> [Brief]: The response must contain every line from the records below that has "vote".

[Saved data entries]
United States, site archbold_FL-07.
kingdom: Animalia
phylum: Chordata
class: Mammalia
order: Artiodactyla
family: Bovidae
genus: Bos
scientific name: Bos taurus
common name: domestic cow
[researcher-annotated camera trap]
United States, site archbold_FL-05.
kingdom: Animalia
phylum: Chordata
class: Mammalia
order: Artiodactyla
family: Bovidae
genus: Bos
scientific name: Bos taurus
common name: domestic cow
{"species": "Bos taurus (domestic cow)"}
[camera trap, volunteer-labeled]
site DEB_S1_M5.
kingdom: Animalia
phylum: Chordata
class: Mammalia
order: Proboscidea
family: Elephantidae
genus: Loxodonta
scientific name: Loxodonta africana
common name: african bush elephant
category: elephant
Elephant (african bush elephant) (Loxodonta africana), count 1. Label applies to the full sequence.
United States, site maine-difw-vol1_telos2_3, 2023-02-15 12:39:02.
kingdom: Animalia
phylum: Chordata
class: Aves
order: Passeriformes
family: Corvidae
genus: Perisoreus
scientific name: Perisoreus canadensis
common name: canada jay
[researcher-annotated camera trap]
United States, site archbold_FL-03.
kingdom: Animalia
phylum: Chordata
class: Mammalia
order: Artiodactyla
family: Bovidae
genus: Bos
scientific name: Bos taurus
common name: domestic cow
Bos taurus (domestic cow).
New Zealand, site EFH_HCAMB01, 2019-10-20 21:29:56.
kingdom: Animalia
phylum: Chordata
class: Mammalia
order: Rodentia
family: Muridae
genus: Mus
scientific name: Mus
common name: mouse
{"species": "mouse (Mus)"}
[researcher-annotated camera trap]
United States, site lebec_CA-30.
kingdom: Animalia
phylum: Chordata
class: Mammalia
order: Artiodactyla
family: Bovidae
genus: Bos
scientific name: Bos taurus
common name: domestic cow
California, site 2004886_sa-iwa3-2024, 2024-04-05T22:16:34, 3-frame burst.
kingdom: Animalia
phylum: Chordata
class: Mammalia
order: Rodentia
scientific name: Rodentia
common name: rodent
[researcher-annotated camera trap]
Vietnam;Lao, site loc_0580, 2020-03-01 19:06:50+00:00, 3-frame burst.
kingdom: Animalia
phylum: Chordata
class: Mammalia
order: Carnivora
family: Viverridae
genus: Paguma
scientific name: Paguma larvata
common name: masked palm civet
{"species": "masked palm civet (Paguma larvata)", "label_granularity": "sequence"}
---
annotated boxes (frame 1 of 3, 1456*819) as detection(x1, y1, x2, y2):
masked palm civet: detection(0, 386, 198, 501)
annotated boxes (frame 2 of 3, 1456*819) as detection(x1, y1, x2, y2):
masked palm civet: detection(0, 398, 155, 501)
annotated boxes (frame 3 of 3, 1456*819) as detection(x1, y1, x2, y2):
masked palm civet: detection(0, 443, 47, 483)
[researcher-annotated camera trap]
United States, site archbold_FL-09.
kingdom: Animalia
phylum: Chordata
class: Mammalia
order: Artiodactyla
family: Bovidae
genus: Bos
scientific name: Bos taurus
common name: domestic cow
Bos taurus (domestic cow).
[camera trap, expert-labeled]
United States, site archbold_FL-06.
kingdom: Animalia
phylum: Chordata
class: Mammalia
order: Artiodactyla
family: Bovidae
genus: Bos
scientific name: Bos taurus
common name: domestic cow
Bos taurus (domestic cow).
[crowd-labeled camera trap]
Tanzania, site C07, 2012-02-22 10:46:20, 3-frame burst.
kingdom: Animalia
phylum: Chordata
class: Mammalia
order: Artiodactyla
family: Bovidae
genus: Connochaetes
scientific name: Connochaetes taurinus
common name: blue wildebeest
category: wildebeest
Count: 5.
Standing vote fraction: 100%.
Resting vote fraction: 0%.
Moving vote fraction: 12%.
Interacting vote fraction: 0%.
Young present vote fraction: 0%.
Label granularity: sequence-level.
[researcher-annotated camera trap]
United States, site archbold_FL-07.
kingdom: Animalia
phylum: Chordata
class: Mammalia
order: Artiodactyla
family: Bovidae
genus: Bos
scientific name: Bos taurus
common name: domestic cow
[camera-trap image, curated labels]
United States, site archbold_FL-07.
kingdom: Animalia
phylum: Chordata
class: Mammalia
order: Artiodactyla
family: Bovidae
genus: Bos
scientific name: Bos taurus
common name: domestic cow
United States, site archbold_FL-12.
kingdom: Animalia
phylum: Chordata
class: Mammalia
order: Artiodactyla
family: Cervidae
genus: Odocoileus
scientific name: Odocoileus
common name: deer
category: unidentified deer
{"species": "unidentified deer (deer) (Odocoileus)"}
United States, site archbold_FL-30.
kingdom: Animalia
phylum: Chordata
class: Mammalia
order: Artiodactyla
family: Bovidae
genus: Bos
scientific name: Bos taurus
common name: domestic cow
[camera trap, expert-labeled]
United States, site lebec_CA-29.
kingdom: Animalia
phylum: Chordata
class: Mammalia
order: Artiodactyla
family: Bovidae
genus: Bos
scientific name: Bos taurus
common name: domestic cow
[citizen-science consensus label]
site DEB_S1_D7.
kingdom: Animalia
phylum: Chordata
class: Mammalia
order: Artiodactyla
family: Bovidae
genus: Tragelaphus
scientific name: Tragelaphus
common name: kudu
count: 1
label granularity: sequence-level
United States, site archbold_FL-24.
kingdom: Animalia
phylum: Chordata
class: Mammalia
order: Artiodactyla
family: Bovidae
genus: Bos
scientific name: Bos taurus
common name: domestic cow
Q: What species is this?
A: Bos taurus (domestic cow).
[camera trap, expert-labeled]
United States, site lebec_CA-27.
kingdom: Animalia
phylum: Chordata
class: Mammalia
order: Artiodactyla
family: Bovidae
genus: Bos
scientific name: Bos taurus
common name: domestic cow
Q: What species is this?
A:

> [Exercise answer]:
Standing vote fraction: 100%.
Resting vote fraction: 0%.
Moving vote fraction: 12%.
Interacting vote fraction: 0%.
Young present vote fraction: 0%.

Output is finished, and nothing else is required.